Linda Choy told me that she would inform her visually impaired daughter where certain things are on the table by indicating the positions according to the numbers on the clock.
And so, I located the water glass at one o’clock. But I didn’t even sense that the wine glass was brought to the table until my seatmate said she was drinking some. And there it was at two o’clock. It would have been a delightful exercise to guess if it was red or white, remembering Jeffrey Steingarten’s essay on that. But then everyone heard the waiter say that it was a Marques de Caceres red, a Crianza 2007.
Mushroom
The first course was served. Everyone said it smelled of mushrooms and the waiters confirmed it was so. Finding the spoon with my right hand, I led the spoon to touch my left fingers that were on the bowl’s rim, then navigated the spoon to get a bit of the soup that was thankfully not scalding hot. It was really easy to bring spoon to the mouth, possibly because my body’s GPS (global positioning system) was working correctly. When I commented that there was garlic bread that went with the soup, my seatmate said she didn’t even know.

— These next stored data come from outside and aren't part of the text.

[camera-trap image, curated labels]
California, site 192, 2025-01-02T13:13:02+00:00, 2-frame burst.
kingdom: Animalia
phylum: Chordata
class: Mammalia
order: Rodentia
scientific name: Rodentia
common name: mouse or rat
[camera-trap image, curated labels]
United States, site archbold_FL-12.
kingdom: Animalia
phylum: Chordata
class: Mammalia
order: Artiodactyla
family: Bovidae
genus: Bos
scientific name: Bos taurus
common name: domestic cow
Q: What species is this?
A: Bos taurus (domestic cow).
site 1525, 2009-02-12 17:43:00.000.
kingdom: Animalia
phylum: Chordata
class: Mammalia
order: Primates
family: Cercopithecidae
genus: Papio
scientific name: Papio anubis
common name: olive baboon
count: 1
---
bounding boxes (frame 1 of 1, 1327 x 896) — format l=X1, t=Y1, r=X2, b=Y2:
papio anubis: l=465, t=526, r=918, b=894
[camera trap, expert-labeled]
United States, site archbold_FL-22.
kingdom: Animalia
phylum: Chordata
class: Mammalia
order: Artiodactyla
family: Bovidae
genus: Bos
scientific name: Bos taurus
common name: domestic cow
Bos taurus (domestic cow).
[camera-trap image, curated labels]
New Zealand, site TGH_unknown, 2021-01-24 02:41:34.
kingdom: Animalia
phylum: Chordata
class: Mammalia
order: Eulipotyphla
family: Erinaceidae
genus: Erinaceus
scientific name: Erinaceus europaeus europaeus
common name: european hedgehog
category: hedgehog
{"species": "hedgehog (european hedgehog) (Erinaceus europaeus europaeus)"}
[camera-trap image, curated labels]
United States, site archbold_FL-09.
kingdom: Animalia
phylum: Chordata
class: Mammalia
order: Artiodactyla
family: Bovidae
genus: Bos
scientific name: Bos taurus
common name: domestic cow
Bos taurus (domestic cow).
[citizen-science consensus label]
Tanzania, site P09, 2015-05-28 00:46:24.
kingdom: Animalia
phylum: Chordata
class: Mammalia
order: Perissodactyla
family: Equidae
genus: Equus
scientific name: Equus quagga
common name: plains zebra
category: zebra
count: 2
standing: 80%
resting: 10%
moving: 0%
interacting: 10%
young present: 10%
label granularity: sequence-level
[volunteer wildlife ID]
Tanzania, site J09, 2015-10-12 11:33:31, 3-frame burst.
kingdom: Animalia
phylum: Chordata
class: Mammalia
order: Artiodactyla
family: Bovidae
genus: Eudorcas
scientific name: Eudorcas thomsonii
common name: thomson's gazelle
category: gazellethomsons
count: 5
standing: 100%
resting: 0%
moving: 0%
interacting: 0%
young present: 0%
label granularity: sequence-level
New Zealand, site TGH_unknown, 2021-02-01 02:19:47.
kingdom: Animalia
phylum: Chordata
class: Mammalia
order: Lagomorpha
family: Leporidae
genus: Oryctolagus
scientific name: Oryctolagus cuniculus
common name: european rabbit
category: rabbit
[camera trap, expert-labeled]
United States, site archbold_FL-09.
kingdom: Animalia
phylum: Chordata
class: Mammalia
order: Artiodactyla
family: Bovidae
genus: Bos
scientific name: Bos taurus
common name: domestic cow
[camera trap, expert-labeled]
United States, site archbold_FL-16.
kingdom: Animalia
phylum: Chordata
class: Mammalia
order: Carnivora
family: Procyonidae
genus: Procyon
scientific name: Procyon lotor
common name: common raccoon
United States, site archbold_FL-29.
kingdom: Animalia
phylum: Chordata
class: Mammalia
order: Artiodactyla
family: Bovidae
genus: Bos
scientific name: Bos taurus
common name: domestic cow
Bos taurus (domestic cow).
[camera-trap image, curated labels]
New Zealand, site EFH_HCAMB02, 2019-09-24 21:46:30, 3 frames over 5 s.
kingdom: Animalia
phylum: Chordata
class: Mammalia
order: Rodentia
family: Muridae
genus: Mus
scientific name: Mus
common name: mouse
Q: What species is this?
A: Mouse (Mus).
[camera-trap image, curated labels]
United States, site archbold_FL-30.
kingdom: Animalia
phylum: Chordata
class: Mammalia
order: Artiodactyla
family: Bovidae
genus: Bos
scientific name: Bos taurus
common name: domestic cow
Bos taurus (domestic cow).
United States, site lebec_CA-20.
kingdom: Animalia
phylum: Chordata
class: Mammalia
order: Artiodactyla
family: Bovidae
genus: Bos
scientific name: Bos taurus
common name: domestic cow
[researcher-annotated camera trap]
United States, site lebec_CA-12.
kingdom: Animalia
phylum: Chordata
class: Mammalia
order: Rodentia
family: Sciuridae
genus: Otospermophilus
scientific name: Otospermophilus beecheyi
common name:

There was a group performing through the dinner but it was difficult to clap because we would have to let go of our spoons and that would mean looking for those afterward.
My seatmate and I didn’t hear the waiter announce the main course. And so, we guessed correctly that it was fish, thankfully, because that meant we didn’t have to use our knives to cut, a prospect that was scary because a slip could mean food flying into our laps.
We later tried to guess what the fish was and I said it had the texture of lapu-lapu but it turned out to be salmon and the sour notes were the chopped vegetables and mango salsa served with it.
We all noted how we got big chunks of fish one time, all skin another time and practically nothing sometimes. And we wondered why a rioja was paired with the salmon because the two didn’t jell.
Fine dining means food is presented at certain spots on the plate and a fork will not tell you what you are getting—a siding or the main thing. So the plate’s geography involved touching the food. My grandmother would have disapproved.
Blindfolds off
The dessert was chocolate mousse, but we hardly touched the red sauce with it because we didn’t know it was there.
Finally, we were asked to remove our blindfolds and we squinted at the brightness of the lights. Still, we were all smiling at how we survived and ate quite well.
Someone asked if our other senses compensated for the lack of visual information. Well, my hearing wasn’t acute because I missed the waiter’s info on the fish course. And writing about food has trained my taste buds to detect even the subtlest flavors and texture.
But we giggled at how we still gestured while talking even if the food couldn’t be seen. And how our first feeling of “being in the dark” was looking for the venue of the dinner since Best Western Hotel at Fort Bonifacio had just opened.
“Dinner in the Dark” as a concept has been done in Europe and the United States. Someone said to look at the “Opaque” site where it said that the servers are visually impaired. That should indeed take a lot of training.